To successfully complete teaching students about Transformations, we included several examples of different types of transformations and the results. Before jumping into transformations, we wanted to explain why transformations are used and when we use them. Thus, we typed up and researched the reasons why transformations are needed, mainly if they do not align with the Linear Model Assumptions.
The Linear Model Assumptions are an important stepping stone to linear transformations. Without prior knowledge to them, it’s like the students would be doing work blindly. Thus, we thought it was quite crucial to discuss them despite the fact it is not part of our topic. We included the recap of them, and what a “good” graph looks like when all the assumptions are met. After an introduction of linear transformations, we started going through all the possible transformations: removing outliers, cube root, square root, logarithmic, and inverse. Although removing outliers are not necessarily the biggest, fundamental transformations, we believed they were an important lesson to mention because outliers heavily influence datasets. We plotted two graphs for each transformation, the original skewed graph and the newly transformed graph. Afterwards, at the end we included when each transformation should be applied, and how much strength they have to the dataset.
In order to create this lesson, we created skewed data sets that would be visibly different and closer to a normal distribution / linear trend after the transformation was performed. After this, we created plots such as histograms to show the distribution of the original data, transformed the y value of the data we were working with based on what specific transformation we were doing (i.e. square rooting all the values), and then plotted a new graph to show the new and improved distribution.

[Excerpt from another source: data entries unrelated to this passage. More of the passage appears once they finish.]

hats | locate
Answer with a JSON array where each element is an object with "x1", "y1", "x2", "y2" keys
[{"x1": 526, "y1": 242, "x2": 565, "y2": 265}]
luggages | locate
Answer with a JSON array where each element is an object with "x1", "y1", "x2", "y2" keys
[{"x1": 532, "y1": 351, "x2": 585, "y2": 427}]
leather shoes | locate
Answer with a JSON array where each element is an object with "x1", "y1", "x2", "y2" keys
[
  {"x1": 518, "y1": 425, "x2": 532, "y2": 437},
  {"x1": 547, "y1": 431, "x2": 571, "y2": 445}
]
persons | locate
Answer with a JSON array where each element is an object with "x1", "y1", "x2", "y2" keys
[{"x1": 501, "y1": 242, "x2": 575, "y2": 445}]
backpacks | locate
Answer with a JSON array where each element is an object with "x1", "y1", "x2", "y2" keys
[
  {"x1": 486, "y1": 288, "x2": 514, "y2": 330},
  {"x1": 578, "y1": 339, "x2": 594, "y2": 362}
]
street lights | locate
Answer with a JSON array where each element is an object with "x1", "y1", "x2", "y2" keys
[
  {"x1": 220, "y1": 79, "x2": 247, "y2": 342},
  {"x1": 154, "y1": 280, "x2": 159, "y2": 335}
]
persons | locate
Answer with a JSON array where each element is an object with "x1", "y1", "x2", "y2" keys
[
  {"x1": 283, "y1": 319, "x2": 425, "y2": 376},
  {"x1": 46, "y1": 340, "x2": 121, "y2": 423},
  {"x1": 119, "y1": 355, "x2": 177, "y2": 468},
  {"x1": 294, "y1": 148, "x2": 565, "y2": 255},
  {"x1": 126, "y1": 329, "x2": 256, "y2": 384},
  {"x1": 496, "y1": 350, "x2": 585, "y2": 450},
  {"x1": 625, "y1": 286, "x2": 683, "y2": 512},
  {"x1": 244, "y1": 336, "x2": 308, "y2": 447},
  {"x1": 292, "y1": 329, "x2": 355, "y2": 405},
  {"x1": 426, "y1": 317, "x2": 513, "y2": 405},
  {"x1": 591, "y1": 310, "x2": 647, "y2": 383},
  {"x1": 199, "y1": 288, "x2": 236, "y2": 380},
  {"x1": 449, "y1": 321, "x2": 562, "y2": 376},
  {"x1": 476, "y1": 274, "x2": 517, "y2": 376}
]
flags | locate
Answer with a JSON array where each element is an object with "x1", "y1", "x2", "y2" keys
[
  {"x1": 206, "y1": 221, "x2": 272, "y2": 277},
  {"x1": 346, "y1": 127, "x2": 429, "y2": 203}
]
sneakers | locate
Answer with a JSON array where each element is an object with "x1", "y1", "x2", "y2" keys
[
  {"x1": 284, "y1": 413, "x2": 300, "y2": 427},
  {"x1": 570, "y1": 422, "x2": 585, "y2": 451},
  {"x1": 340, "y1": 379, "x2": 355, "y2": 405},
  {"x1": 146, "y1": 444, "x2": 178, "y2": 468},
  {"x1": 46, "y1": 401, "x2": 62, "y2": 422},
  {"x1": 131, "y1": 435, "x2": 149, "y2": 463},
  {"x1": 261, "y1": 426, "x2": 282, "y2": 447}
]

We hope that this crash course of transformations will be useful to all students in introductory statistics courses. Students in STAT021 at Swarthmore will be able to refer to our guide as a quick overview of what kinds of transformations exist, and when learning about linear regressions and the assumptions for linear regressions, we hope that students will be able to use the concepts we explained in order to apply to any data sets they are working with. When working with a skewed data set, the transformations we discuss (root, log, inverse, removal of outliers) can hopefully be a quick way to correct non linear data sets, so that students can move forward with their analyses and draw some pretty interesting conclusions! In addition, if we publish our project on RPUBS, this would be able to be publicly accessed by anyone who is interested in learning how to transform their data. Learning how to transform your data when it doesn’t mean linear regression assumptions is super important even beyond introductory statistics courses. Those who move from intro to advanced stat courses will hopefully be able to carry on the knowledge they have about linear transformations in order to help perform more advanced models.